**Problem:** Your output should be exactly the lines from the one containing "Shoes Women Court" through the last line of the listing, and nothing else. Pictures stay out.

**Task material:**

-------------------------

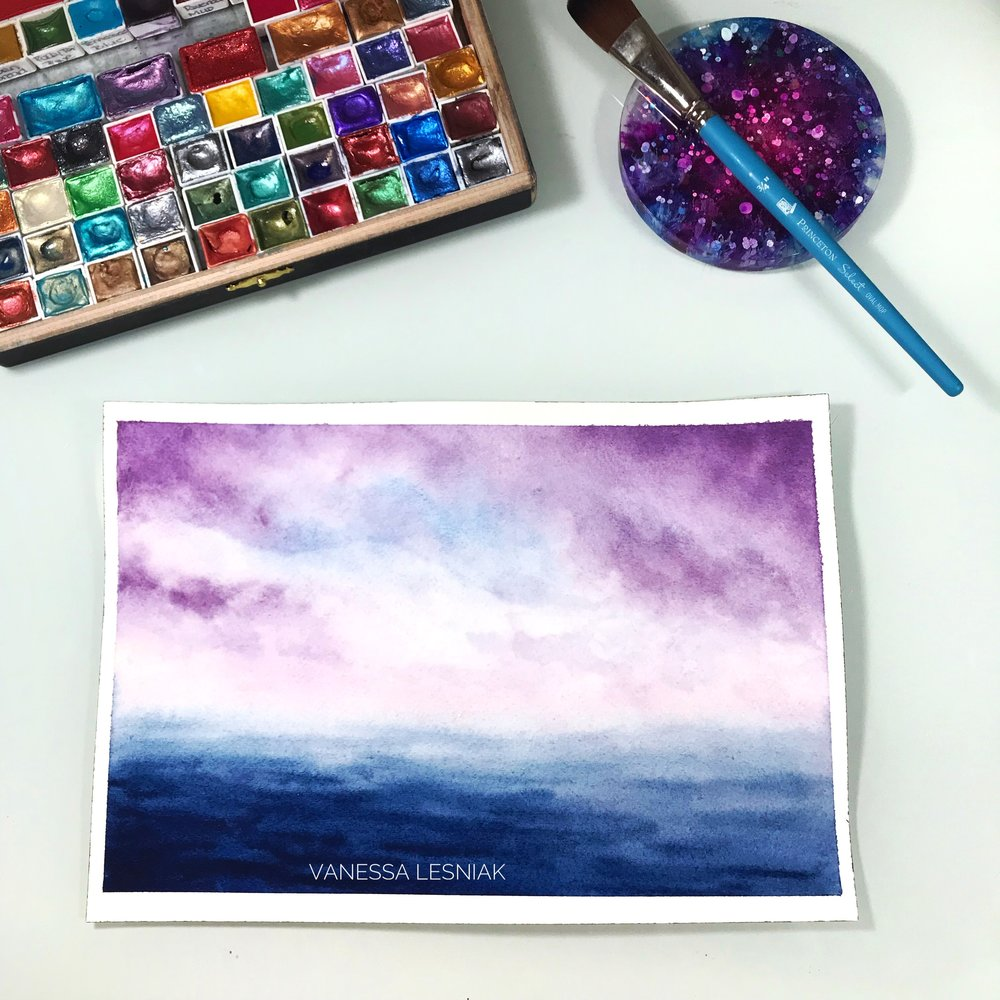 Seascapes - Here is a sample of a finished project. Individual creativity is highly encouraged!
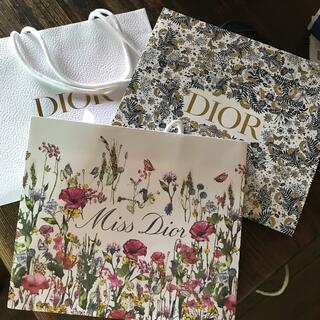 クリスチャンディオール(Christian Dior)のディオールショッパー3枚(ショップ袋)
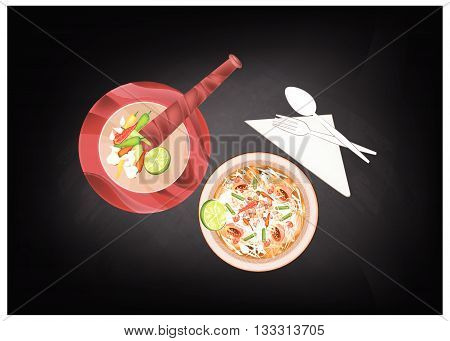 Cuisine and Food Green Papaya Salad with Dried Shrimps on Black Chalkboard. One of The Most Popular Dish in Thailand.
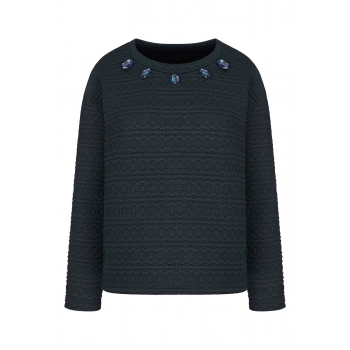 Lurex  Sequin Sweatshirt dark blue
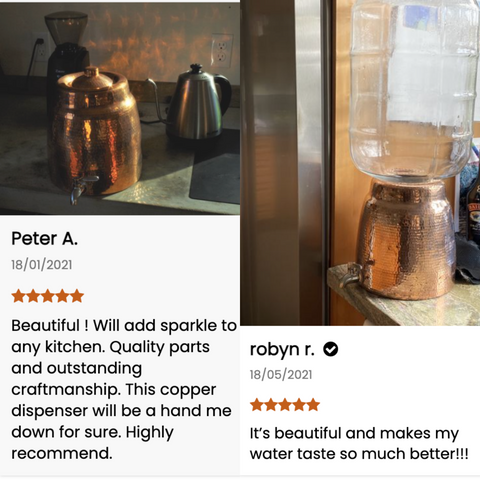 Our customers are raving about our hand hammered copper water dispenser---here's why!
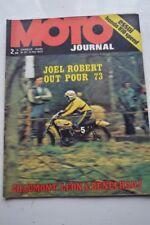 MOTO JOURNAL 117 Road Test HONDA 810 Speed CB 750 Four PIAGGIO AJS 7R 1973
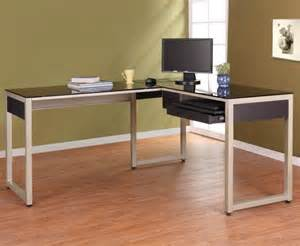 minimalist l shaped desk best l shaped computer desk design ideas furniture design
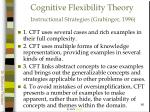 cognitive flexibility theory instructional strategies grabinger 1996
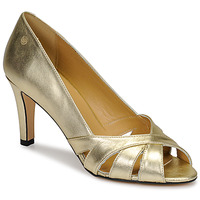Shoes Women Court shoes Betty London JIKOTEPA Silver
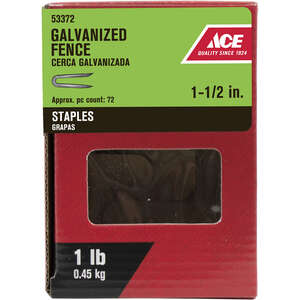 Ace  1-1/2 in. L Galvanized  Fence Staples  1 lb. Steel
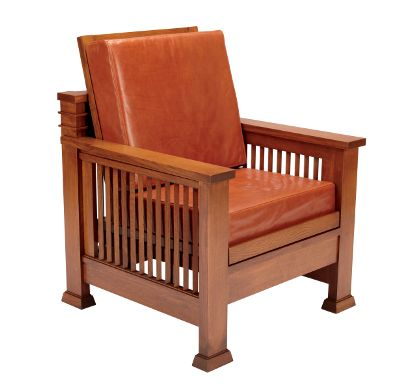 Copeland Furniture Lloyd Wright Frank Lloyd Wright And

-------------------------

**Written solution:**
Shoes Women Court shoes Betty London JIKOTEPA Silver
 Ace  1-1/2 in. L Galvanized  Fence Staples  1 lb. Steel
 Copeland Furniture Lloyd Wright Frank Lloyd Wright And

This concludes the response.